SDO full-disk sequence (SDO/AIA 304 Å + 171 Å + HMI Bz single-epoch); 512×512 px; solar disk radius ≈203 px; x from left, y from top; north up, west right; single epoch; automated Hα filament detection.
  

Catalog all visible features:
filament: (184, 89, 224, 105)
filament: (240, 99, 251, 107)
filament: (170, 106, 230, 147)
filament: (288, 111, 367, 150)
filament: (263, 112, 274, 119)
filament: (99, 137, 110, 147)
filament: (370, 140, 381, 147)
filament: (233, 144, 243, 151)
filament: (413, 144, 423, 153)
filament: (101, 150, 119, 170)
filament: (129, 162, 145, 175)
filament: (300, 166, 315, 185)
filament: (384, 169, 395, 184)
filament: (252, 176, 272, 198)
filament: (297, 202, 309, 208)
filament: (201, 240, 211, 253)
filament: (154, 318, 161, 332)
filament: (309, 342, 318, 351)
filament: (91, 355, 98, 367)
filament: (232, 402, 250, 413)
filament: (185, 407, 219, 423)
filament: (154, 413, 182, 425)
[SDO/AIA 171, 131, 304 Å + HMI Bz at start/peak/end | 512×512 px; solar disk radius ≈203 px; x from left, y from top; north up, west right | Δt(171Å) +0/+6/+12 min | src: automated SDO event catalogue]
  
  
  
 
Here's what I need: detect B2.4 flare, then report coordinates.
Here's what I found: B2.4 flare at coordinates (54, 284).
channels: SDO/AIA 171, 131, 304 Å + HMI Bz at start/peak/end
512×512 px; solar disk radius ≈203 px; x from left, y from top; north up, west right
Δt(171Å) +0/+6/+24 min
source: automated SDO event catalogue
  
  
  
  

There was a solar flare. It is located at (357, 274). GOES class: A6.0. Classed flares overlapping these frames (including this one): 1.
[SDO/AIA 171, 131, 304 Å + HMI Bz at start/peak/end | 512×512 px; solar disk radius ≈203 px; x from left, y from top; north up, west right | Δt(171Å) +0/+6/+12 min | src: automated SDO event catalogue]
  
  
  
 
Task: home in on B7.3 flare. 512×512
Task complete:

====

### Обязательное задание
Представьте в виде таблицы Markdown с колонками «Номер» и «Строка записи» строки записей, начиная с самой первой строки и заканчивая строкой, содержащей "filament: (240, 99, 251, 107)", включительно. Пустые строки в таблицу не включайте.

### Результат ниже
| Номер | Строка записи |
|---|---|
| 1 | SDO full-disk sequence (SDO/AIA 304 Å + 171 Å + HMI Bz single-epoch); 512×512 px; solar disk radius ≈203 px; x from left, y from top; north up, west right; single epoch; automated Hα filament detection. |
| 2 | Catalog all visible features: |
| 3 | filament: (184, 89, 224, 105) |
| 4 | filament: (240, 99, 251, 107) |